How to Fix Lack of Communication in a Relationship
It’s amazing to me that certain things aren’t taught in school, like how to engage in effective dialogue or how to do your taxes. I mean, I know I certainly haven’t used Pythagorean’s Theorem since Math 30 in grade 12, but I have certainly had to learn how to talk, listen, do my taxes, change a car battery and clean an oven all on my own – life skills used regularly!
Hmmm..something is missing here…..
- How to Fix Lack of Communication in a Relationship
- We Can All Talk Talk Talk But Can We Communicate?
- What Causes Lack of Communication in Relationships?
- Getting Defensive is Common
- How Can We Solve Lack of Communication?
- Using The Right Body Language
- Choose to Be The Bigger Person, and Create Better Healthy Communication
We Can All Talk Talk Talk But Can We Communicate?
Just because we can all talk, does not mean we know how to communicate effectively. The art of communication skills is a learned and practiced skill.
Add in perceived conflict or high-stakes emotions, and unless you are truly committed to the art of truly conversing, it’s almost impossible to clearly communicate AND be heard or validate the other side of the discussion.
Most of us actually do not realize that high-stakes conversations need to be carved out when emotions are regulated and managed, and expectations are reasonable.
Again, why isn’t this taught in school?!
Not knowing how to manage your emotions or check yourself will intercept your ultimate goals and blow everything up. For example, your ultimate goal may be to have a respectful exchange with your ex-spouse for the kids, but every time you talk to each other, your defence mechanism is triggered and you end up in a yelling match about who should be buying underwear.
What Causes Lack of Communication in Relationships?

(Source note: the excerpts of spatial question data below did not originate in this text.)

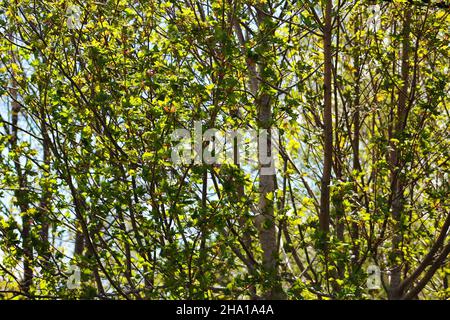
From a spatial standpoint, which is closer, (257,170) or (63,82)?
(63,82)

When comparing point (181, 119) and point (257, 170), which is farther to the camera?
point (257, 170)

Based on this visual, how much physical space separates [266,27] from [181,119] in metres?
1.22

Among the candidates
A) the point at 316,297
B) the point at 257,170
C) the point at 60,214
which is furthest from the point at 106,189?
the point at 316,297

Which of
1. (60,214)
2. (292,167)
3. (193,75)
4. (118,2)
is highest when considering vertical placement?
(118,2)

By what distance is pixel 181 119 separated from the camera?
7.11m

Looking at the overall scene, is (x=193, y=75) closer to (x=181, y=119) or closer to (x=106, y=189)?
(x=181, y=119)
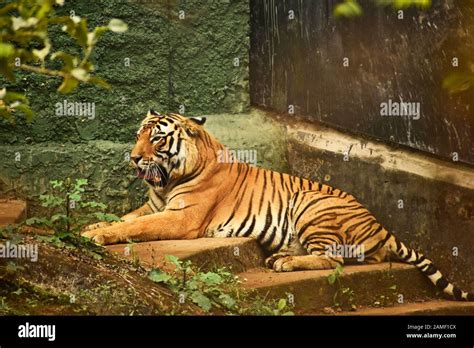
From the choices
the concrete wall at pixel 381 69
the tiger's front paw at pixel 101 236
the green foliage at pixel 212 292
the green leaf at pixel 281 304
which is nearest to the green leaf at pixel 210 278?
the green foliage at pixel 212 292

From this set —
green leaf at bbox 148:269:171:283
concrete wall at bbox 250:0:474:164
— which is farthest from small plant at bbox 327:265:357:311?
concrete wall at bbox 250:0:474:164

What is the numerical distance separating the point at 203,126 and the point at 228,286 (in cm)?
149

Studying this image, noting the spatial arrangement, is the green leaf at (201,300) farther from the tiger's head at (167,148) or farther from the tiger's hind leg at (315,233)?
the tiger's head at (167,148)

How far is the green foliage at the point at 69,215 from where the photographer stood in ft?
21.4

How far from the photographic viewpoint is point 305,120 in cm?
777

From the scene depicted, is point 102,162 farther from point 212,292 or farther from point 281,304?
point 281,304

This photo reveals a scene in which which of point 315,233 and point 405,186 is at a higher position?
point 405,186

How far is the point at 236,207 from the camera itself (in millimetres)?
7602

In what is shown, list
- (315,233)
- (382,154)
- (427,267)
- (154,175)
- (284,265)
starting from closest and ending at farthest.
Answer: (284,265)
(427,267)
(315,233)
(154,175)
(382,154)

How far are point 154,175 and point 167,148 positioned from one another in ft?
0.73

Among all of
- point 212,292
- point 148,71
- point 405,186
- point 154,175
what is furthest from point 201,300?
point 148,71

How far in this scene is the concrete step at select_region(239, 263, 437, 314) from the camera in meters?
6.67

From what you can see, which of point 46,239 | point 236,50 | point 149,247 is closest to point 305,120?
point 236,50
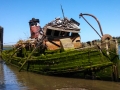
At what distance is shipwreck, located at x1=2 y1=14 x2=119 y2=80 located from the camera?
14.9 metres

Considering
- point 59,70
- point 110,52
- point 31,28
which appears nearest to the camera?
point 110,52

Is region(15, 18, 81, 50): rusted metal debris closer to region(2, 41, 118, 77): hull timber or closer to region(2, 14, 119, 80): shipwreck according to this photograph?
region(2, 14, 119, 80): shipwreck

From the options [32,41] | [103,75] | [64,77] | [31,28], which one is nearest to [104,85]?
[103,75]

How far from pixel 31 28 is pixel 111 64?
13557 mm

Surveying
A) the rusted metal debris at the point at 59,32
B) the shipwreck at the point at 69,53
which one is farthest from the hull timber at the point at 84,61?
the rusted metal debris at the point at 59,32

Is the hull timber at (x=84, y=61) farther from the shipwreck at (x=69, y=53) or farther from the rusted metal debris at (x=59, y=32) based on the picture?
the rusted metal debris at (x=59, y=32)

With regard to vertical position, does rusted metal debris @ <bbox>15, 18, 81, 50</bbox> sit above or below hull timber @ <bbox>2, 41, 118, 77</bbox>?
above

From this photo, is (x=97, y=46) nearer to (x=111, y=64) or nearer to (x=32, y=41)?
(x=111, y=64)

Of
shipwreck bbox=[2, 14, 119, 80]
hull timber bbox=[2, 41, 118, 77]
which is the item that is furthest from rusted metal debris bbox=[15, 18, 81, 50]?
hull timber bbox=[2, 41, 118, 77]

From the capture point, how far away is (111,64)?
14.6 metres

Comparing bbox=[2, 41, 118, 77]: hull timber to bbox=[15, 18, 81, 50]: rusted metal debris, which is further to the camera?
bbox=[15, 18, 81, 50]: rusted metal debris

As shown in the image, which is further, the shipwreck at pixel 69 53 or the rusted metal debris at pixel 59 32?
the rusted metal debris at pixel 59 32

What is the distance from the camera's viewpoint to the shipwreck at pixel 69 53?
48.7 feet

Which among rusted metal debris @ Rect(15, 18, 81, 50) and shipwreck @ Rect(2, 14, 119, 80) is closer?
shipwreck @ Rect(2, 14, 119, 80)
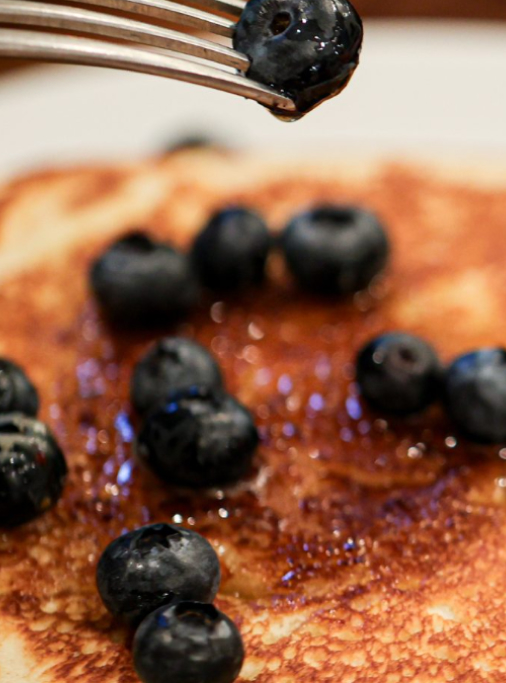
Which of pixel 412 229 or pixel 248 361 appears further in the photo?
pixel 412 229

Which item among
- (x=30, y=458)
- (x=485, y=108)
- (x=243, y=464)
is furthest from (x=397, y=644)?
(x=485, y=108)

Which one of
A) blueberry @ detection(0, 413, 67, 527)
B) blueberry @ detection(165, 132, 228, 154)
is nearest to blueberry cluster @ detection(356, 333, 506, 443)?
blueberry @ detection(0, 413, 67, 527)

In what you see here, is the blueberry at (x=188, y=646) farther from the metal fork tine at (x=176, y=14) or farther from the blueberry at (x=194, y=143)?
the blueberry at (x=194, y=143)

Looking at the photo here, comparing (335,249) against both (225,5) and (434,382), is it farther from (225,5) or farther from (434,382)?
(225,5)

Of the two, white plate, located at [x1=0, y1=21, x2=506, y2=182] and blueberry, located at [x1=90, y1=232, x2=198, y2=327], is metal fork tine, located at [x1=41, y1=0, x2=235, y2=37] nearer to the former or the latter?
blueberry, located at [x1=90, y1=232, x2=198, y2=327]

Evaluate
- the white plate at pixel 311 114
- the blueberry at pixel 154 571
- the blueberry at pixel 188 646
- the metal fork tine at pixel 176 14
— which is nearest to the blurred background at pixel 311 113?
the white plate at pixel 311 114

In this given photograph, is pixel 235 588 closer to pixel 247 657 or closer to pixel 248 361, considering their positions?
pixel 247 657

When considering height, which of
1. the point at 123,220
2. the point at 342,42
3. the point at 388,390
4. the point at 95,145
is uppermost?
the point at 342,42
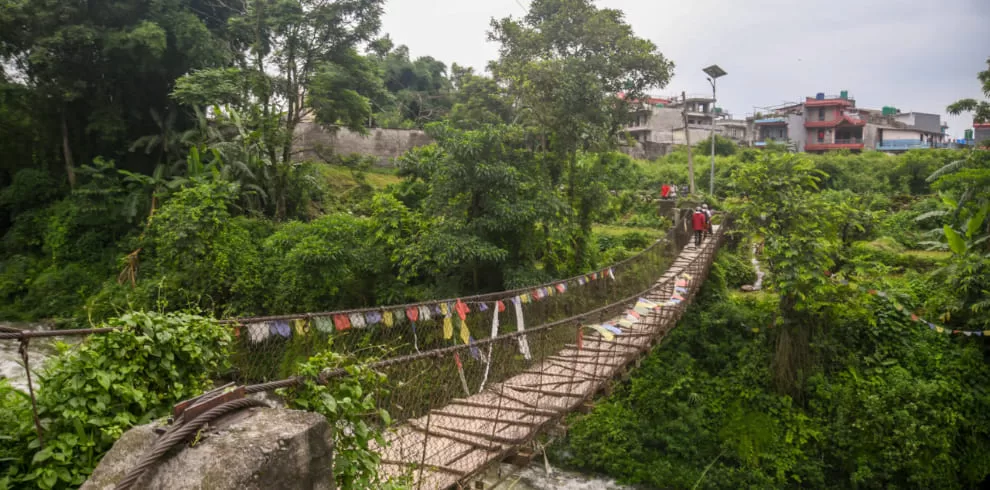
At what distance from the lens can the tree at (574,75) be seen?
345 inches

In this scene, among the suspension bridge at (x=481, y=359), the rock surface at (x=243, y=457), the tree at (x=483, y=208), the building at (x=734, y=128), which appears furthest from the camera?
the building at (x=734, y=128)

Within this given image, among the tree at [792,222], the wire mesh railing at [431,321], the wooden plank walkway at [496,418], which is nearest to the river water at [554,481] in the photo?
the wire mesh railing at [431,321]

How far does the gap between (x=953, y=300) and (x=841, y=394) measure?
2.09 m

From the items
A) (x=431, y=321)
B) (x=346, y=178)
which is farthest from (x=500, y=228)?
(x=346, y=178)

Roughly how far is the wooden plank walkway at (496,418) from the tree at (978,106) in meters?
9.13

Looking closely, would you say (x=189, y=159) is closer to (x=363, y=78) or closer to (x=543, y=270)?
(x=363, y=78)

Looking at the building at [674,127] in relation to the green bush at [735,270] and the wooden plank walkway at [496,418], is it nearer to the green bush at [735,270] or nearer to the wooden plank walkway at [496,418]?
the green bush at [735,270]

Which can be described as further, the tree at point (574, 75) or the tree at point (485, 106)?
the tree at point (485, 106)

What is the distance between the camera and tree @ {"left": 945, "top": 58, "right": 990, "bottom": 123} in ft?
34.8

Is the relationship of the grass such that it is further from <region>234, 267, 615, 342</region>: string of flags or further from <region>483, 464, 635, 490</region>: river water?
<region>234, 267, 615, 342</region>: string of flags

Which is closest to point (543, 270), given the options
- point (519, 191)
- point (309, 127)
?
point (519, 191)

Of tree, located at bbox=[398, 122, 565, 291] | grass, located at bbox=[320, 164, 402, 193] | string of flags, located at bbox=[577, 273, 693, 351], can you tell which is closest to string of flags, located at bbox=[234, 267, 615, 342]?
string of flags, located at bbox=[577, 273, 693, 351]

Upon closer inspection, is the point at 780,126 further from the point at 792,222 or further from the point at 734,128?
the point at 792,222

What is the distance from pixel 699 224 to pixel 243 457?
9.94 m
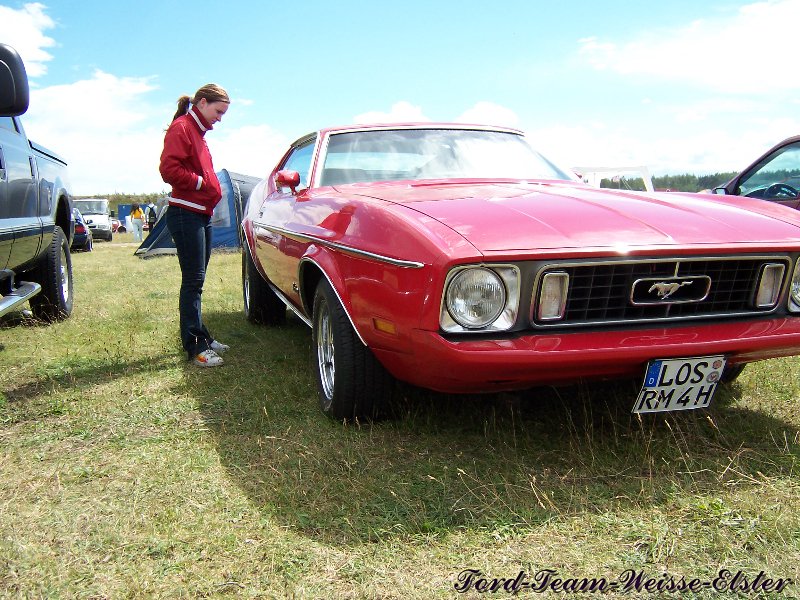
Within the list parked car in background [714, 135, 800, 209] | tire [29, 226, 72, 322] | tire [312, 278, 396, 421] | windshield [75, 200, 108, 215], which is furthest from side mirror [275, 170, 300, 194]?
windshield [75, 200, 108, 215]

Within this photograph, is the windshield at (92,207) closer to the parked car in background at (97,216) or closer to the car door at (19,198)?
the parked car in background at (97,216)

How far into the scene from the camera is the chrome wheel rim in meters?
3.12

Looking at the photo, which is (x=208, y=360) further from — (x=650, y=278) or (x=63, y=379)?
(x=650, y=278)

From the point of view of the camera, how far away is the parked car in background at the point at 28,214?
2619 mm

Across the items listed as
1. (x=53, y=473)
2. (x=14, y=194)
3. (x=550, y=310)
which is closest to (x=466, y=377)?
(x=550, y=310)

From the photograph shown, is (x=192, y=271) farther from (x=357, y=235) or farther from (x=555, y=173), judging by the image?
(x=555, y=173)

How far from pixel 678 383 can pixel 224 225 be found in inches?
528

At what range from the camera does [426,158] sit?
3701 millimetres

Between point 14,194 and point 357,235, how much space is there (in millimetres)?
2850

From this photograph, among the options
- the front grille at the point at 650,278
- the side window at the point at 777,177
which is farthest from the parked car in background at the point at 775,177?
the front grille at the point at 650,278

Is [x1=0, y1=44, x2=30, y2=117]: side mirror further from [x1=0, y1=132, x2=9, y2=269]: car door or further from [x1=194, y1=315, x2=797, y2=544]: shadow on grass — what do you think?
[x1=0, y1=132, x2=9, y2=269]: car door

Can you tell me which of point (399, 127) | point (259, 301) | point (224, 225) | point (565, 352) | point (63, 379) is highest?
point (399, 127)

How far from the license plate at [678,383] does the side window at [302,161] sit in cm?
213

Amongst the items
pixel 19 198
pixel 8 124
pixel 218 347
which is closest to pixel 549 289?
pixel 218 347
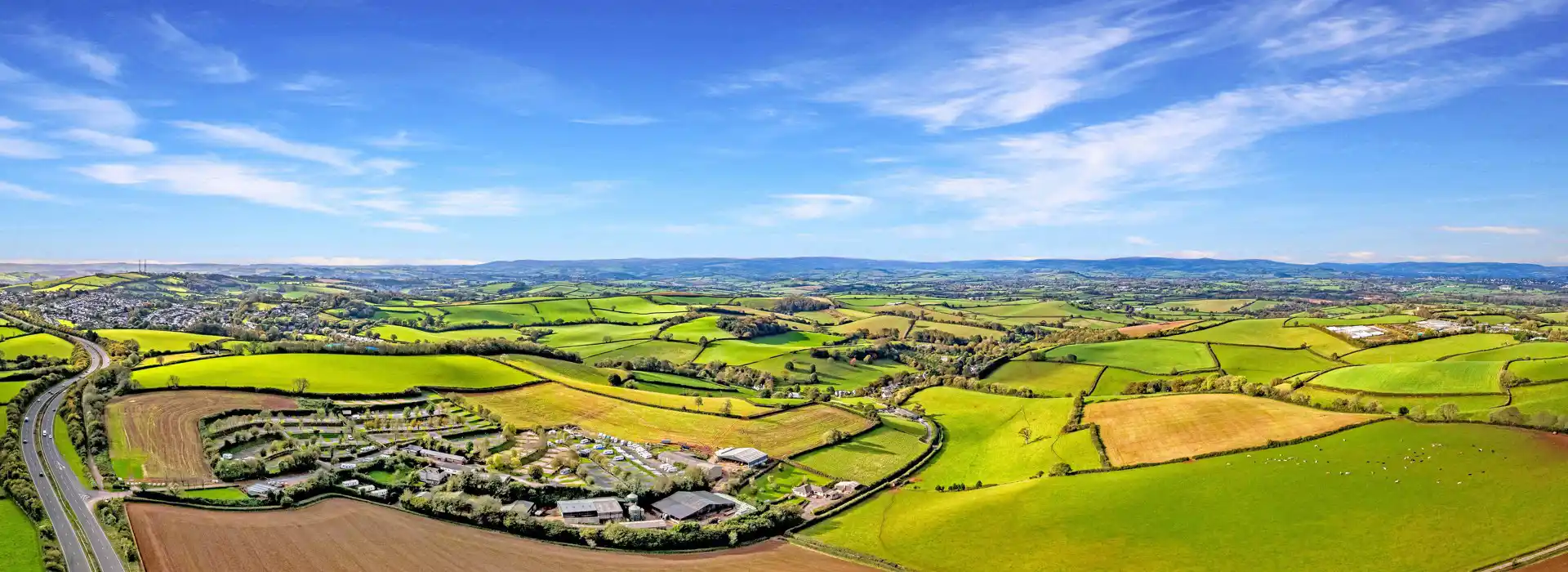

The main things that cause a lack of good communication in a relationship are finances, infidelity, control and time. A communication breakdown can easily occur while managing these issues. Usually, emotions and expectations are a significant part of the reason that these hot button topics cause conflict and communication problems.
The other side of the issue is that we typically want to get defensive during these conversations and protect ourselves. This only serves to add to the problem by creating a stalemate.
Getting Defensive is Common
It’s human nature to get defensive. That is our reptilian brain kicking in – our fight or flight mechanism. We automatically go into full protection mode when we feel threatened, even with words. One cannot effectively make any sort of logical decision or remark when in this state. Scientifically, it is pure emotion – and what I mean by that, is all the blood is in our emotional brain, and our logical brain is devoid of fuel.
How Can We Solve Lack of Communication?
We can, however, learn to recognize when this is happening, and how to regulate ourselves before saying something or making a decision that we will ultimately regret. We can learn to recognize how long it takes for us to calm ourselves and get back into logical thinking.
We can learn what tools we can use to calm or regulate ourselves in order to continue the productive dialogue.
Manage Your Ego
How do we set our ego aside, and communicate our feelings, thoughts and actions safely knowing that the other side is without judgement, hearing, validating, understanding and then formulating their response?
That seems like it would take forever, but all it takes is practice.
Commit to Listening
Listen to hear.
By showing yourself and the person you are in a dialogue with, reflect back on what they said so they know you heard their words.
Seems redundant, but it is a tremendous tool for hearing and almost immediately validates the other person’s opinion, position, perspective or feelings.
Which makes them open their ears for when its your turn to talk! Cool, right?!
Use Your Curiosity to Increase Your Own Engagement
Get curious about what the other person is saying. If something doesn’t jive or you still aren’t understanding what they are trying to say, don’t tell them how it is, with block statements like “I don’t get you.” or “I don’t believe that.” Instead, ask them with statements like “Help me understand______” or “I heard you say ______ can you explain a little more.”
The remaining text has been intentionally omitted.